* start *

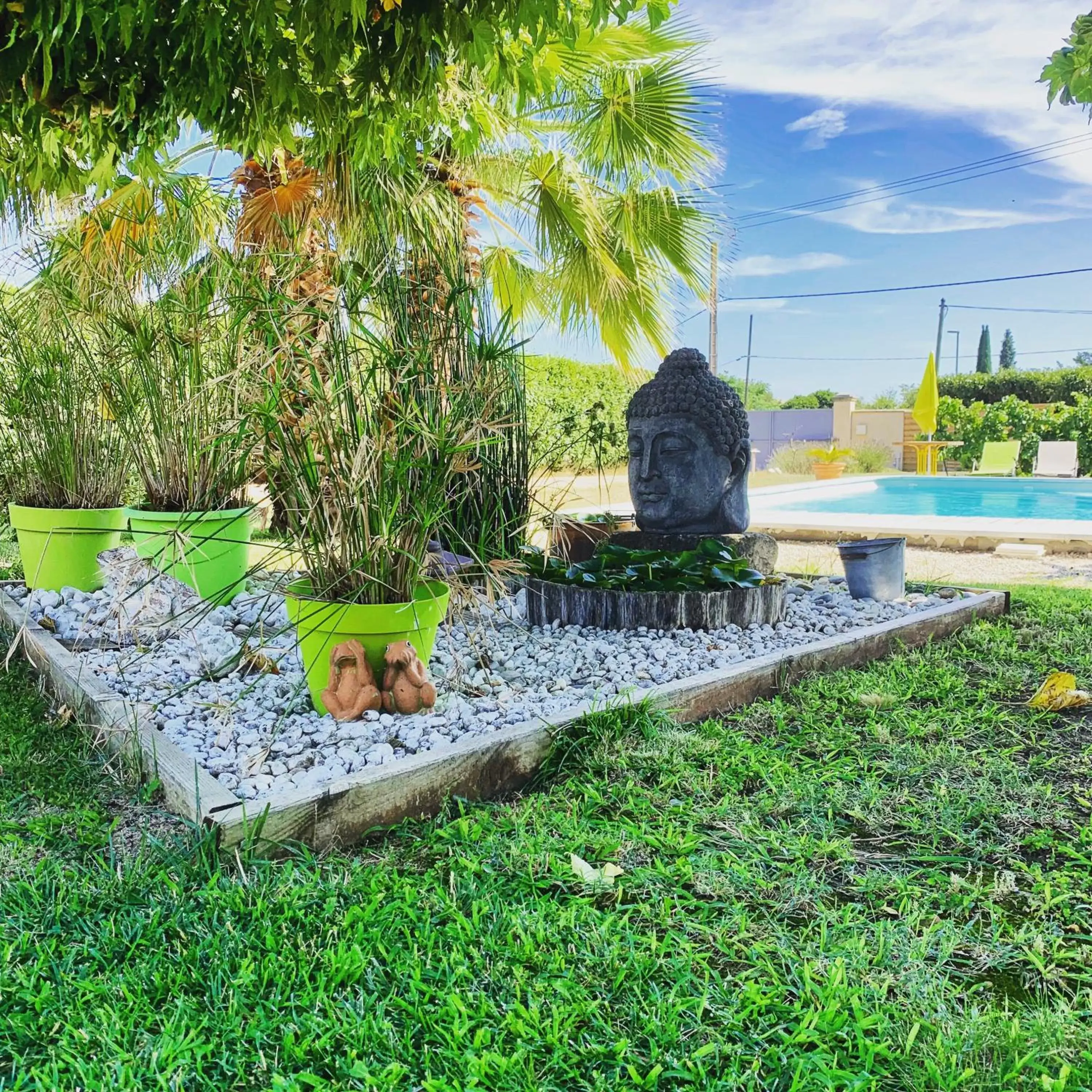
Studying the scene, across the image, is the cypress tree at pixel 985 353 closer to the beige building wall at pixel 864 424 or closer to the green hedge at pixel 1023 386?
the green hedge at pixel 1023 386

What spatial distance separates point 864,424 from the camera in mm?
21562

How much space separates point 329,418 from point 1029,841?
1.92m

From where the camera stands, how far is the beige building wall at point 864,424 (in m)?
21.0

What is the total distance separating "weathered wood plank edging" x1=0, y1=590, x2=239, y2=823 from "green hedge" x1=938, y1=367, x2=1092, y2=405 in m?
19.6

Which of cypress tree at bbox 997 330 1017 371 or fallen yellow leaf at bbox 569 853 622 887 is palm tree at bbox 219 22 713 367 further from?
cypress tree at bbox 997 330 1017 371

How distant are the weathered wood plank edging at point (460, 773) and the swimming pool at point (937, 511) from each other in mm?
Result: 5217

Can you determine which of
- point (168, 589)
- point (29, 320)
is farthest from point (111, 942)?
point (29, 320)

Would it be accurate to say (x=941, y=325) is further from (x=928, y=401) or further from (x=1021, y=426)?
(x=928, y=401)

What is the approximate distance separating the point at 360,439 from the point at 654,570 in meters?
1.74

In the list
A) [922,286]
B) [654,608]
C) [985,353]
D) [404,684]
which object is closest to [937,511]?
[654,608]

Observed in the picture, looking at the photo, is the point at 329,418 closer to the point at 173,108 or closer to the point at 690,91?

* end *

Quote the rows word for word, beginning with the line that contains "Would it be" and continuing through the end of the rows.

Would it be accurate to say (x=941, y=325) is further from (x=928, y=401) or further from (x=1021, y=426)?
(x=928, y=401)

What is the approximate distance separating the point at 360,439 from the point at 654,570 in meters?
1.74

In the list
A) [922,286]
B) [654,608]
C) [985,353]
D) [404,684]
which object is closest to [937,511]?
[654,608]

Observed in the picture, looking at the photo, is the point at 329,418 closer to the point at 173,108 or closer to the point at 690,91?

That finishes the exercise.